1. Easton Power Sensor
The Blast Sensor is used to measure metrics that indicate how efficient and powerful the swing is. We can assess swing speed, time to contact, bat path, bat whip, and more. The results are then used to calculate swing efficiency, power index, and energy transfer. Tracking these numbers, which are all products of efficient and productive swing mechanics, allows us to track the progress our hitters make.
2. Diamond Kinetics Swingtracker
The Swingtracker is an inertial sensor used to measure swing metrics similar to the Blast Sensor, except that it measures a couple different metrics. The unique data we like to track using this sensor are hand cast distance and forward barrel speed.

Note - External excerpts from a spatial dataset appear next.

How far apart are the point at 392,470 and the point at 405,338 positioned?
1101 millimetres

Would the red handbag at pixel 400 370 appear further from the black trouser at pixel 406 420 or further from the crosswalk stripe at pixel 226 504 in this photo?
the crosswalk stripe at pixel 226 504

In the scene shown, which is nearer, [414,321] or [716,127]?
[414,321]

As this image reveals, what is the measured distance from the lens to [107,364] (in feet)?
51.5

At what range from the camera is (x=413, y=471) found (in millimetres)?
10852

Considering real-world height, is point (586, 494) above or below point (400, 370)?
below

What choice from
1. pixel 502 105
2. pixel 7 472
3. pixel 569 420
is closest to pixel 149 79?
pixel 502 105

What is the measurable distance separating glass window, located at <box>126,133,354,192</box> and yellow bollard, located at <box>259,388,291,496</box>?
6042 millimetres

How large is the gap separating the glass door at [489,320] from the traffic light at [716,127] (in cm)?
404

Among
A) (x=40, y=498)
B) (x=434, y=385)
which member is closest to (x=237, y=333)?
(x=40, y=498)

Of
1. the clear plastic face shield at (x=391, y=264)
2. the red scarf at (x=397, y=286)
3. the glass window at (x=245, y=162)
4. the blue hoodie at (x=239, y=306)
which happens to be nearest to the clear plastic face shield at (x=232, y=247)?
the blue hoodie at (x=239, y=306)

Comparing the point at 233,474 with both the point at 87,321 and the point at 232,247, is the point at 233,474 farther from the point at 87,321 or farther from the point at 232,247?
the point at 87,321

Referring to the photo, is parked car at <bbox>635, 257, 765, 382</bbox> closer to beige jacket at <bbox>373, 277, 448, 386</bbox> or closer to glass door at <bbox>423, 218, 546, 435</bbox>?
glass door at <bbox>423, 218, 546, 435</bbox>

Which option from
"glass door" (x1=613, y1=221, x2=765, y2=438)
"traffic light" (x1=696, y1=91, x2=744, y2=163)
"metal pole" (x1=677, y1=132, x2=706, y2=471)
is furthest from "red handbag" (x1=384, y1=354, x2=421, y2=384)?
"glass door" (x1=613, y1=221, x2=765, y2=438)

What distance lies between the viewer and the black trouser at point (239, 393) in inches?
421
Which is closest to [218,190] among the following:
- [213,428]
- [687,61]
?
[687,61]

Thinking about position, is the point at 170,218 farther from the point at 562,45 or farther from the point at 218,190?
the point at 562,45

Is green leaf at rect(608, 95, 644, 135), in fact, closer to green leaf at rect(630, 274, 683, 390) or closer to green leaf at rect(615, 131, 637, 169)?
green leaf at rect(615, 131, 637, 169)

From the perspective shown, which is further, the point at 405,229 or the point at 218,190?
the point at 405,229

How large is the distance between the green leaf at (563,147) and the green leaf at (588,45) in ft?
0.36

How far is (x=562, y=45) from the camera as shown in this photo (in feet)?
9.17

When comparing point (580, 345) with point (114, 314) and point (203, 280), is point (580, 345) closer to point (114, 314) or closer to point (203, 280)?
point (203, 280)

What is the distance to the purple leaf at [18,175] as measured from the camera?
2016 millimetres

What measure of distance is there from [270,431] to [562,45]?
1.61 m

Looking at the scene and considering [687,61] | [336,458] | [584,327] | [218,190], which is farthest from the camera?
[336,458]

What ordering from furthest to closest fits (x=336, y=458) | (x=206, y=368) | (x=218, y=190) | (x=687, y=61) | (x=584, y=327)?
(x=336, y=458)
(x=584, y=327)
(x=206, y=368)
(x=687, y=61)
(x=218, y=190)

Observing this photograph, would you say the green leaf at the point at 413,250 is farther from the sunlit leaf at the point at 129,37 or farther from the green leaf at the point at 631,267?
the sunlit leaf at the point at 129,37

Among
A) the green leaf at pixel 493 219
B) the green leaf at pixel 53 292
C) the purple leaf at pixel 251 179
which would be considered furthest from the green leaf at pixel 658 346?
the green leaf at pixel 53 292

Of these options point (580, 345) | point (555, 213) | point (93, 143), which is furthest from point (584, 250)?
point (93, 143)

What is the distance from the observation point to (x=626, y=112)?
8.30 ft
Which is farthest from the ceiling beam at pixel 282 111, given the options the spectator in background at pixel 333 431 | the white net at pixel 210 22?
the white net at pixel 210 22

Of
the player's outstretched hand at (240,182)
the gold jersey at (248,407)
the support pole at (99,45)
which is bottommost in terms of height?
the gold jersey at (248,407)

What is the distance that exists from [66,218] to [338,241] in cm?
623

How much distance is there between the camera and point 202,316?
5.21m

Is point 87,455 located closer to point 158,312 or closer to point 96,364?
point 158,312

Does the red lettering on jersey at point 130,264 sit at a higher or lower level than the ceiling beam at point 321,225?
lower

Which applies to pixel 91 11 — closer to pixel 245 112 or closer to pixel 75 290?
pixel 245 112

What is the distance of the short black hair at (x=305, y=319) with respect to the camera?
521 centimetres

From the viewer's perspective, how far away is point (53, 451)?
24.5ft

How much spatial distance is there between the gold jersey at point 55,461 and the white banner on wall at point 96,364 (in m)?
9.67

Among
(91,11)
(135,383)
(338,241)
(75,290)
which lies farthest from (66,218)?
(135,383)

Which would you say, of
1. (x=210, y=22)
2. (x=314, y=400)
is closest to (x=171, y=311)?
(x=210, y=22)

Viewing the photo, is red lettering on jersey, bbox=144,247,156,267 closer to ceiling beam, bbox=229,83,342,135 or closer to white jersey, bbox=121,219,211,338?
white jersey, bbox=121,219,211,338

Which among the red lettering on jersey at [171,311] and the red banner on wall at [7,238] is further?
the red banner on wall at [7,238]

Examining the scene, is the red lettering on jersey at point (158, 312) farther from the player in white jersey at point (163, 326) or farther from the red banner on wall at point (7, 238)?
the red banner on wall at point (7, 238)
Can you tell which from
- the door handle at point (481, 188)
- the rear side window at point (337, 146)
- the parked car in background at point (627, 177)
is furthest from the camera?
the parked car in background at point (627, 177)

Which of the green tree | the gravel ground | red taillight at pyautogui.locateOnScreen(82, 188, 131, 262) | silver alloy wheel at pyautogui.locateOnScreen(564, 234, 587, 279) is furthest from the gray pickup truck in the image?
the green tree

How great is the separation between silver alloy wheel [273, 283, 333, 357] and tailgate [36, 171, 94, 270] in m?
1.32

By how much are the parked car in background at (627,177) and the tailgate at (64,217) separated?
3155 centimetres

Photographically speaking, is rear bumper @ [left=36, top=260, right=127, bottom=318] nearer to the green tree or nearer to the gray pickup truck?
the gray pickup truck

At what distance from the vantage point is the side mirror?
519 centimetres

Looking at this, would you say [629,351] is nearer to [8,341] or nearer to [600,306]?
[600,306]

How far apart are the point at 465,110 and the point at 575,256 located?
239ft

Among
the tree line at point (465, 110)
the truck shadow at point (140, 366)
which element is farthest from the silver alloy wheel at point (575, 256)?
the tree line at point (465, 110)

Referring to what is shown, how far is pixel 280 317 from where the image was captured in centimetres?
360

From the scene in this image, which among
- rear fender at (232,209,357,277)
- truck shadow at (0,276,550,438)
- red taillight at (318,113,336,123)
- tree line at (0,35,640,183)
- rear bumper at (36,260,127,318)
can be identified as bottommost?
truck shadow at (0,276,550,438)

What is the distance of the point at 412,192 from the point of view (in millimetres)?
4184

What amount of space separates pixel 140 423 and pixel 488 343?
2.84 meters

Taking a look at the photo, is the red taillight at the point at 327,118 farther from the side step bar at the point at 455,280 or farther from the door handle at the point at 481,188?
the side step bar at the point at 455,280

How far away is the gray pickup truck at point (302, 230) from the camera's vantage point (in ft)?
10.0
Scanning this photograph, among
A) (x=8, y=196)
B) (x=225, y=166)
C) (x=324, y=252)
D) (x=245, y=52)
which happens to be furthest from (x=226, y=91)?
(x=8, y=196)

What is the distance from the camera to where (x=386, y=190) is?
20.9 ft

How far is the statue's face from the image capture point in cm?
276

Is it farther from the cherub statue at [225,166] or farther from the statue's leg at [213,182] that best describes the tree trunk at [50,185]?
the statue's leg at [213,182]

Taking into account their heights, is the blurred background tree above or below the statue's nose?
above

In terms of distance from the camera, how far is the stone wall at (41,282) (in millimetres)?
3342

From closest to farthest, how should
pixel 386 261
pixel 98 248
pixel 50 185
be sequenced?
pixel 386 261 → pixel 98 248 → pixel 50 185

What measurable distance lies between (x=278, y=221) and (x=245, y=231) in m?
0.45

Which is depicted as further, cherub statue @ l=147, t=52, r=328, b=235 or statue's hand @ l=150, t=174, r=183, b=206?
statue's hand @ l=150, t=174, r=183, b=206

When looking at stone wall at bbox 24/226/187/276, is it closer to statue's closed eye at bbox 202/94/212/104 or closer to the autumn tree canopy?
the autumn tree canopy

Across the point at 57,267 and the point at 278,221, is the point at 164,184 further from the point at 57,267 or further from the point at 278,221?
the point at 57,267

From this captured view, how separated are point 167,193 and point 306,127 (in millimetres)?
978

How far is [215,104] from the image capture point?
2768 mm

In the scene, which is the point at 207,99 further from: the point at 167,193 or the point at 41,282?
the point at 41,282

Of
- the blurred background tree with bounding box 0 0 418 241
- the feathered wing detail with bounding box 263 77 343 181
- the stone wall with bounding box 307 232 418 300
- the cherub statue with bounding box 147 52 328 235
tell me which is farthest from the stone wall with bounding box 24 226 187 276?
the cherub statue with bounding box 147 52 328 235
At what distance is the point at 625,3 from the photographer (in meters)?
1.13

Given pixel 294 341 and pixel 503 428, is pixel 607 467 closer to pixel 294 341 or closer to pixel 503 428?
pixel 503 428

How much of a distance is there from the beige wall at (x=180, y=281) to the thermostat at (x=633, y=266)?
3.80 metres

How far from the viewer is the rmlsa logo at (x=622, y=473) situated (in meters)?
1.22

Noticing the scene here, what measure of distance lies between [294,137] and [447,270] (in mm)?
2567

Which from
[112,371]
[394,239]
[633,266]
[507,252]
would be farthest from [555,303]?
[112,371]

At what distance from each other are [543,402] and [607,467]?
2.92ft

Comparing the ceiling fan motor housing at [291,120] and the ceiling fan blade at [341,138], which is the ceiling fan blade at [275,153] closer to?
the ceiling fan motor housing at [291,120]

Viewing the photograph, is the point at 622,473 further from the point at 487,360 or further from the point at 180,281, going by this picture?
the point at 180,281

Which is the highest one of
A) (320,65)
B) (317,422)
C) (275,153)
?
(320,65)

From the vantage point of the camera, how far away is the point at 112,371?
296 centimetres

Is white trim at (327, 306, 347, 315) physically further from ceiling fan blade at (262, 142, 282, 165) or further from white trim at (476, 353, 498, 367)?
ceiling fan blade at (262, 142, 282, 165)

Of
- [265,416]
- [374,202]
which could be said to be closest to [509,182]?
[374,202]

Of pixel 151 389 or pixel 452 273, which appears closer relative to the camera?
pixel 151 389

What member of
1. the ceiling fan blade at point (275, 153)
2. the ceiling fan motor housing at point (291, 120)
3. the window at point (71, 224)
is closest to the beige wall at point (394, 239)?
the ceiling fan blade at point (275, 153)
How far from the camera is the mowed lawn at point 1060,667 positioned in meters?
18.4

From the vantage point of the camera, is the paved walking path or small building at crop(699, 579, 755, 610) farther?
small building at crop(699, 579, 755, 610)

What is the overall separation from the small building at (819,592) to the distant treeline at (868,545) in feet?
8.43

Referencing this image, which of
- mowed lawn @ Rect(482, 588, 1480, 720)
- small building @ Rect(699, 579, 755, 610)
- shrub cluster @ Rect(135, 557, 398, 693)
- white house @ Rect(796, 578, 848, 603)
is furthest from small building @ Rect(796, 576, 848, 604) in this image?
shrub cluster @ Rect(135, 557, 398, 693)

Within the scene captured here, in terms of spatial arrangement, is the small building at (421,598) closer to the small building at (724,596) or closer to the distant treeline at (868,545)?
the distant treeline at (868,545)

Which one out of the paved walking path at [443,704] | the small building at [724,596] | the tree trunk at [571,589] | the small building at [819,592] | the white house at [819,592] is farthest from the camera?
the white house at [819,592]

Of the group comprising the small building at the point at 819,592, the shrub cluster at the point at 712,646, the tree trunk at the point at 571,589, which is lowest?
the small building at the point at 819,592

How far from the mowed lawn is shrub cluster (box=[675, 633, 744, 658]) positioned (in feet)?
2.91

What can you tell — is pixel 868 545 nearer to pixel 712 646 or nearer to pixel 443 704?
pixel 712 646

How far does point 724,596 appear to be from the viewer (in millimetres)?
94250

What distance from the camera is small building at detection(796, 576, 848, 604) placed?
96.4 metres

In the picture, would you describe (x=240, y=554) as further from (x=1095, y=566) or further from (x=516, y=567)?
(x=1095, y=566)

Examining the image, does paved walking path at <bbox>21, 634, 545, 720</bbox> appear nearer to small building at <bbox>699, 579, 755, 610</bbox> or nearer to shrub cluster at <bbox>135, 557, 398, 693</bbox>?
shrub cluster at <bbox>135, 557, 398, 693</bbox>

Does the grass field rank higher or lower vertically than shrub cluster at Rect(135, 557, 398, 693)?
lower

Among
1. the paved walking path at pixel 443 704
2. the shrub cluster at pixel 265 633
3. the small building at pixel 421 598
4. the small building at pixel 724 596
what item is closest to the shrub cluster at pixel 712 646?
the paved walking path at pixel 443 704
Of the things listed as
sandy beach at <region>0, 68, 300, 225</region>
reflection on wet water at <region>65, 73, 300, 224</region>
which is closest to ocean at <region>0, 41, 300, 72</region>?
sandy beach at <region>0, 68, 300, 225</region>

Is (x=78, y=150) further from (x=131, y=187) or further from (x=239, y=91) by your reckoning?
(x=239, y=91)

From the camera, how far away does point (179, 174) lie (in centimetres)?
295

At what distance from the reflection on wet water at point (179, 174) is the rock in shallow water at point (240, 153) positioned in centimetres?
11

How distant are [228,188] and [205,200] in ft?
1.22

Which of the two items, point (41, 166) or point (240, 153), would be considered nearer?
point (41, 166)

3. Kinovea Motion Analysis Software
There are many motion analysis software programs on the market, but we chose Kinovea because it is easy to use, allows side-by-side comparisons, and allows us to actually measure distances and angles within the swing. Seeing is believing, and knowing these numbers gives us objective information to use as we teach our hitters.
4. Radar Gun
We use the good ol' radar gun to measure ball exit speed (BES), which is the end result of energy transfer thru the swing process. BES is simply how fast (in mph) the ball leaves the bat after they collide. Many factors play a role in increasing BES, not just overall "bat speed".
So as we track progress in other metrics we use the radar gun to see that the progress is actually translating to better BES.